Jonathan took out his textbook and started on another page of circles and scribbles.

“Why do you do that?” Hari said.

He looked up. He’d just circled the word AMPHIBIAN. Hari knew what the word ‘amphibian’ meant, but she’d thought nobody else in her class knew.

“I like doing it,” Jonathan said, turning the page. “I like to make something interesting out of something boring.”

“It isn’t boring.” Hari pointed at a diagram in the top left of the open page. “That’s a plesiosaur. They don’t exist anymore. I drew a picture of one.”

Without thinking, she flipped open her notebook and pointed out the drawing.

“It’s not very good,” she said sheepishly, seeing the knot in Jonathan’s brow.

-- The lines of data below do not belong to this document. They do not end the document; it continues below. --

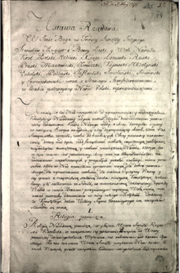 220px-Manuscript of the Constitution of the 3rd May 1791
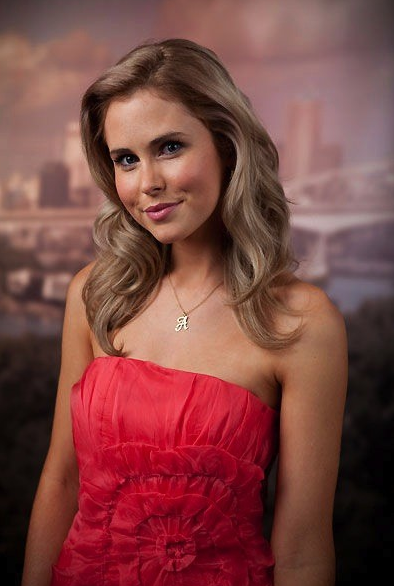 Anna Hutchison Sexy Dress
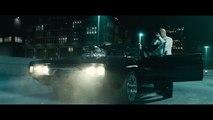 Furious 7 Movie CLIP - Vin Diesel Fights Jason Statham (2015) Action HD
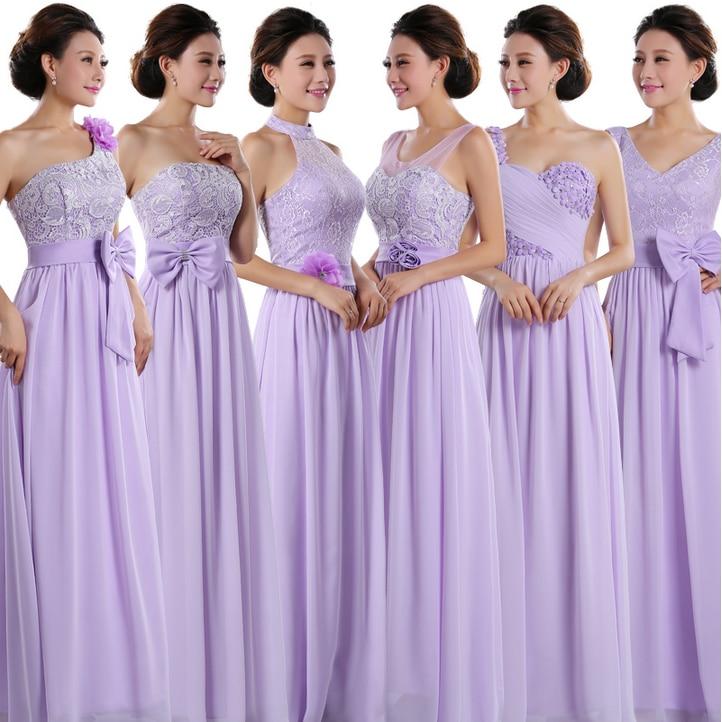 Encantador Larga De Encaje Vestidos De Damas De Honor Patrón ...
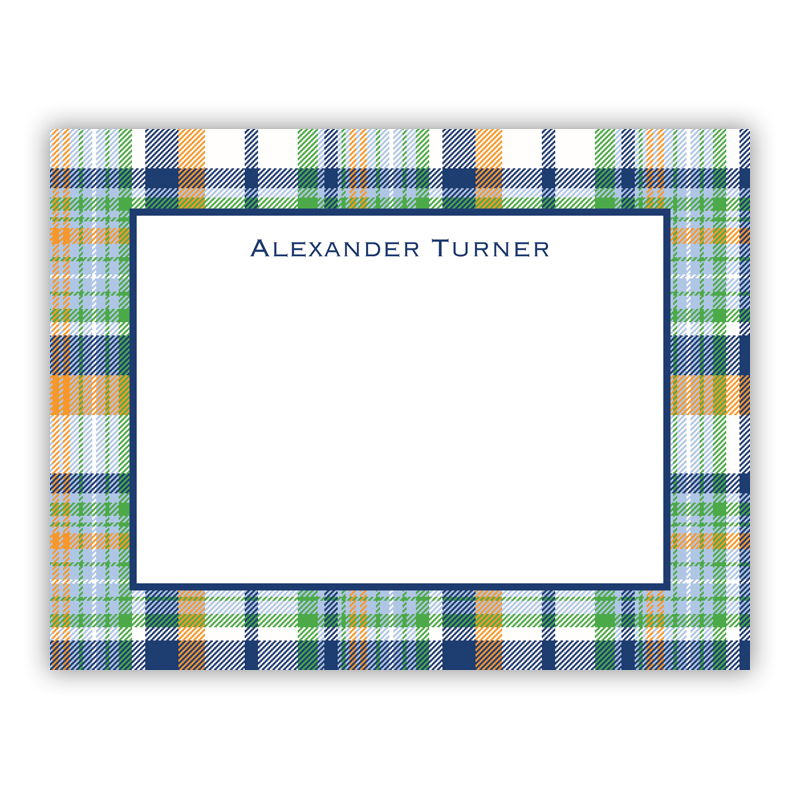Classic Madras Plaid Navy & Orange Small Flat Stationery Note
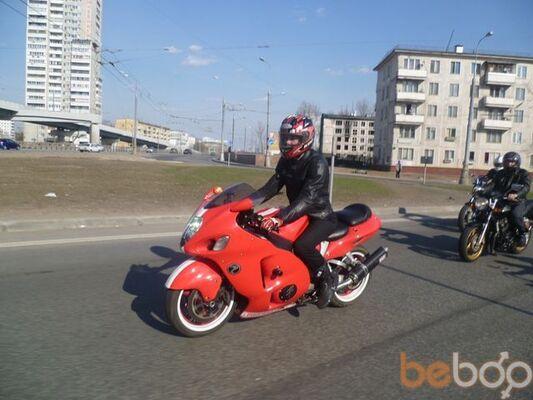 Фото мужчины Александр, Раменское, Россия, 29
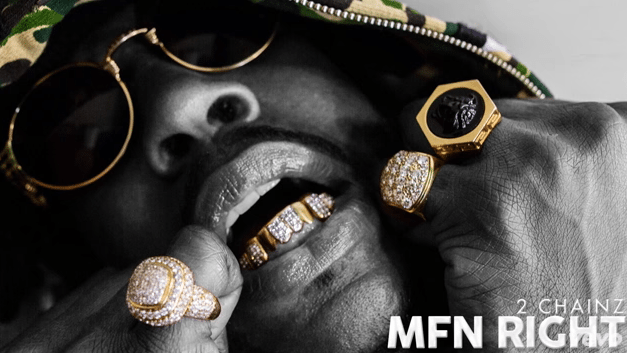 2 Chainz Feat. Lil Wayne – MFN Right Remix (Audio)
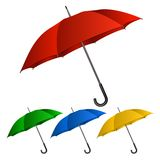 Set of umbrellas on white background Royalty Free Stock Image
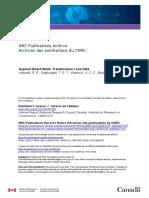 NRC RC-IR-761.pdf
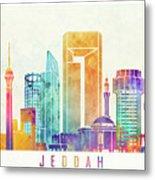 Jeddah Landmarks Watercolor Poster Metal Print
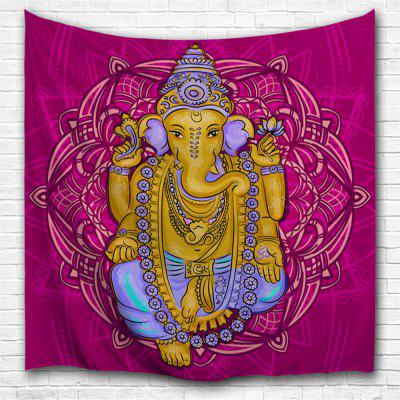 Elephant God 3D Printing Home Wall Hanging Tapestry for Decoration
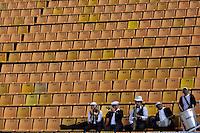 SÃO PAULO, SP, 10 DE JUNHO DE 2012 - FINAL DA COPA DO BRASIL DE FUTEBOL FEMININO: Banda durante partida São José E.C. x Centro Olimpico, válida pela Final da Copa do Brasil de Futebol Feminino em jogo realizado na manhã deste <br /> <br /> domingo (10) no Estádio do Pacaembú. FOTO: LEVI BIANCO - BRAZIL PHOTO PRESS
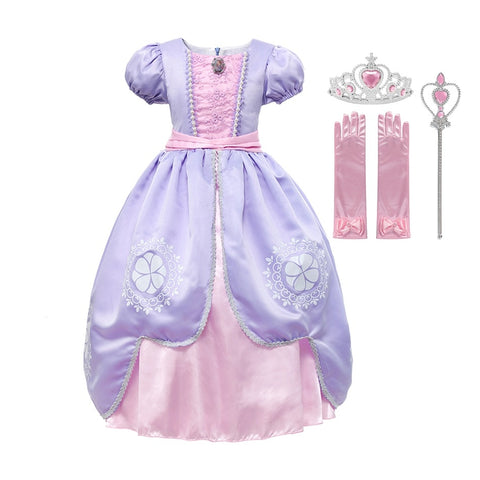Sofia Dress Up Short Sleeve Halloween Cosplay Fancy Party Gown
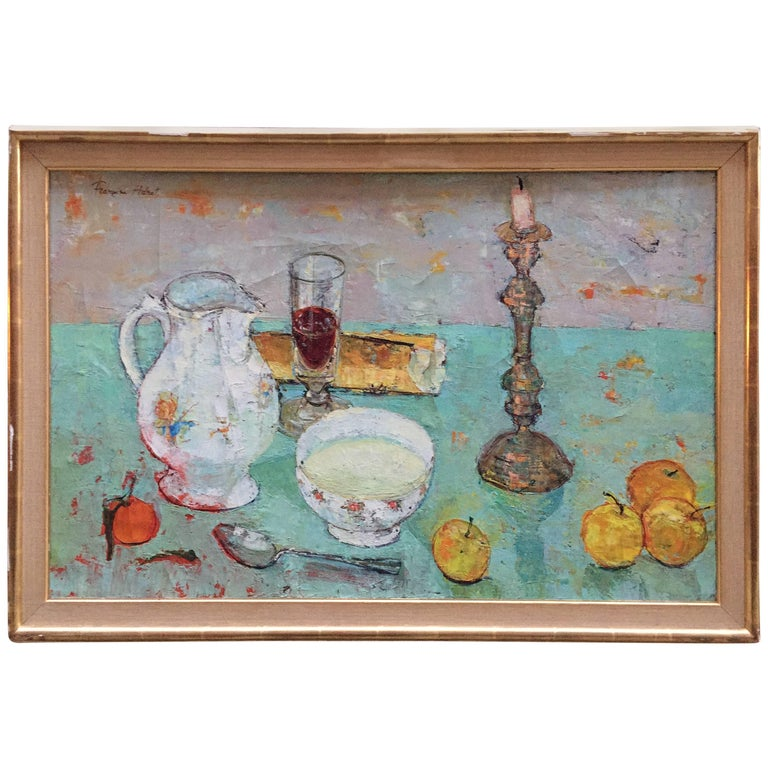 Francoise Adnet Modern French Still Life Painting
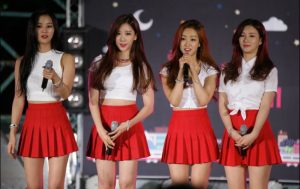 Kpop girl group Playback
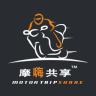 摩嗨共享摩托车安卓版v1.0.1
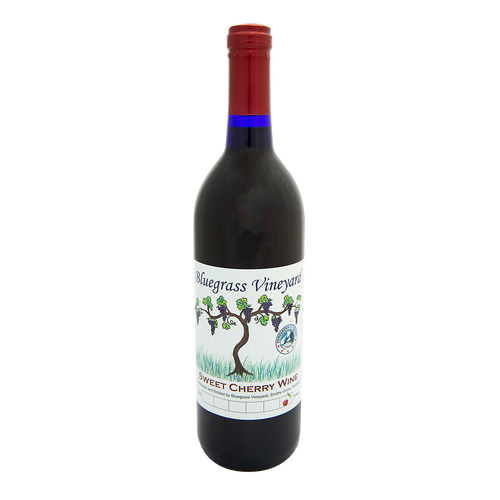 Sweet Cherry Wine | Bluegrass Vineyard | Smiths Grove Kentucky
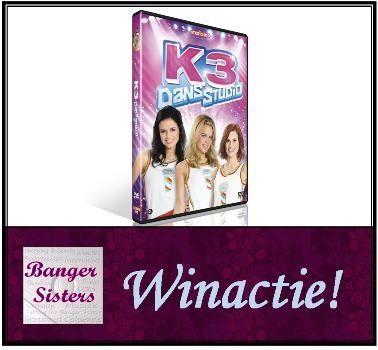 Winactie Win de dvd K3 Dans Studio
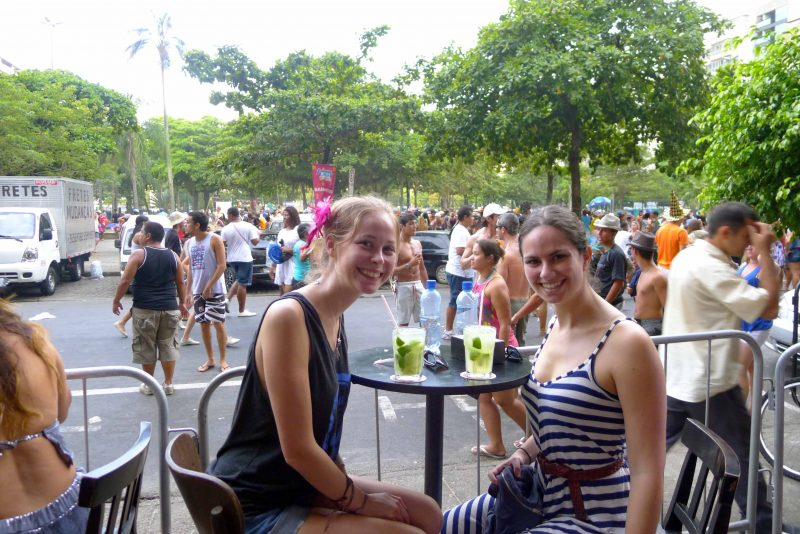 backpacking rio carnival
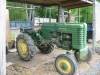 A '49 John Deere M. Hey! It's a twin!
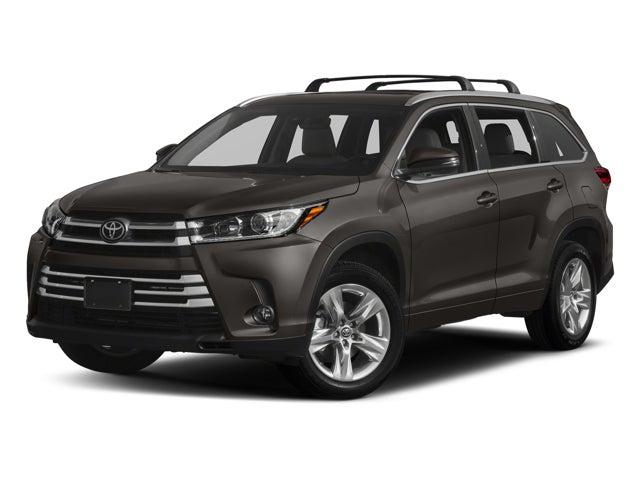 2018 Toyota Highlander Limited Chicago Il Serving Orland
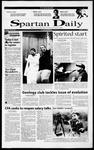 Spartan Daily, October 10, 2000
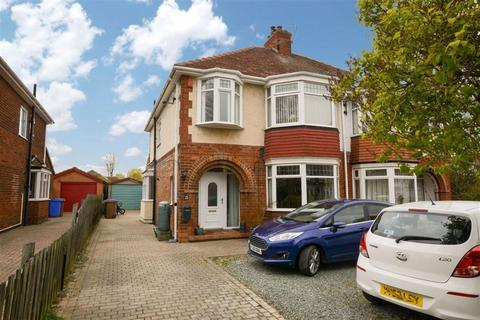 3 bedroom semi-detached house for sale - Wolfreton Lane, Willerby, East Riding Of Yorkshire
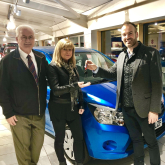 'Win a Car for Christmas' at the Eastbourne Beacon shopping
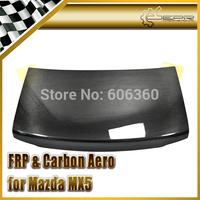 For MAZDA MX5 MIATA MK1 NA Real Carbon Fiber Trunk Boot Lid Flap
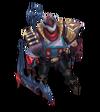Darius High Noon-Darius (Nomade) M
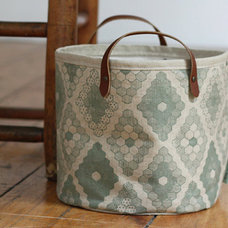 Modern Baskets by Etsy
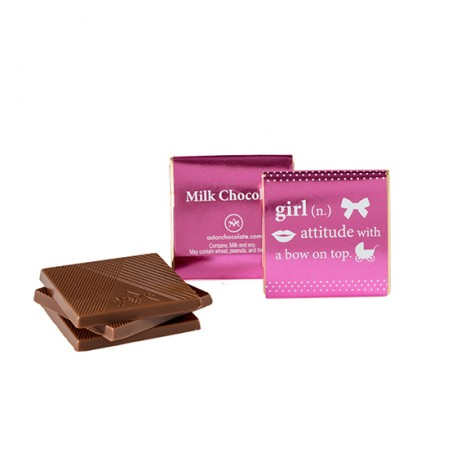 """Baby Girl Squares """"attitude with a bow on top"""""""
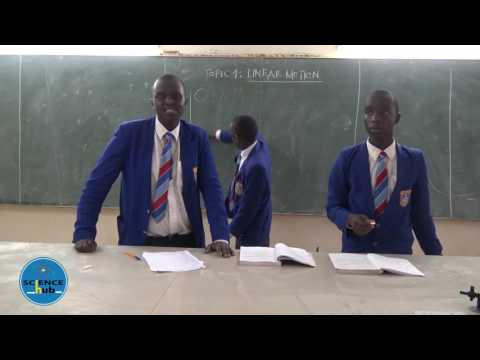 MOI FORCES ACADEMY   Form 3 Physics  lesson 1 Linear motion COL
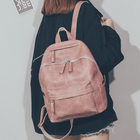 Girl Backpacks Anti ...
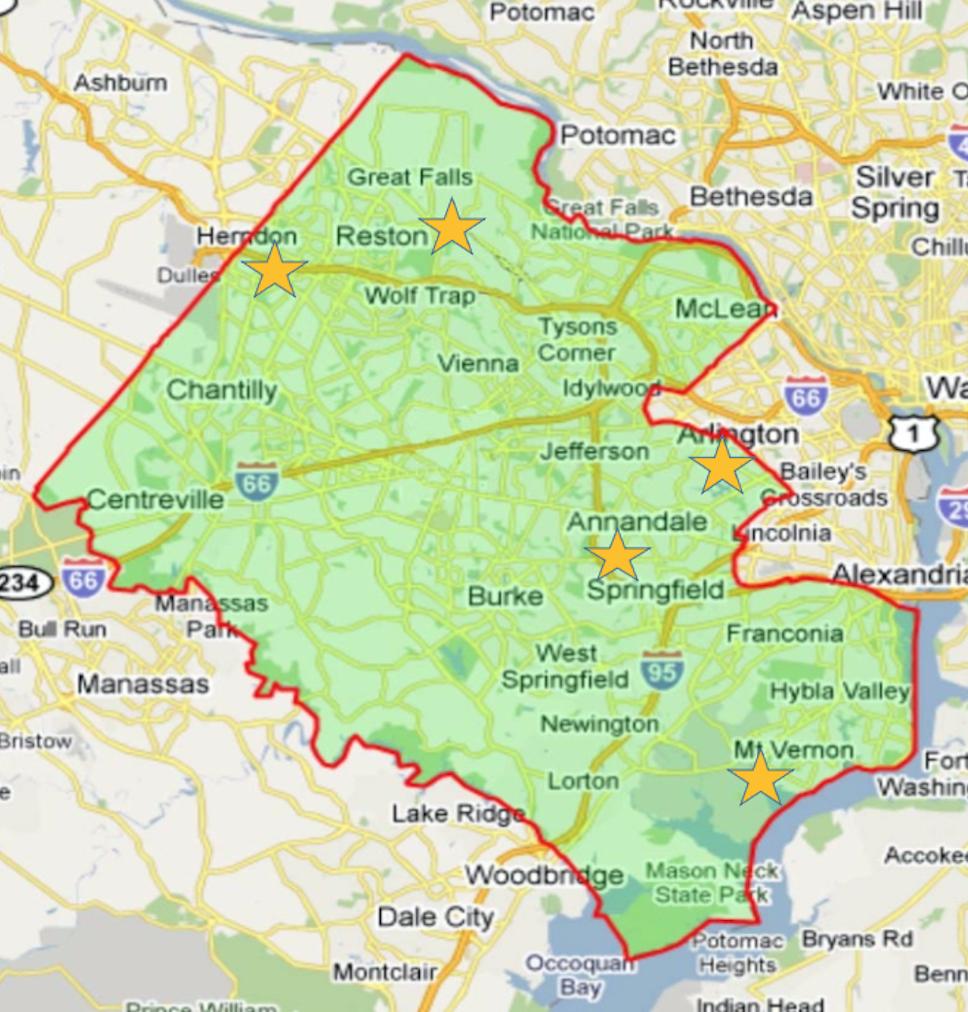Fairfax County, VA Opp Neighborhoods 2020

“Why do you draw badly?” he said.

“I don’t know how else to draw.”

“Why draw at all?”

Hari paused. She looked down at her notebook, its uniform lines coated in pencil grey.

“I like to make something interesting out of something boring.”

Jonathan smiled a little. Hari hadn’t seen him smile before, but this smile stretched up into his one visible eye and made it squint a little, just like it did when it caught the sun from the classroom window.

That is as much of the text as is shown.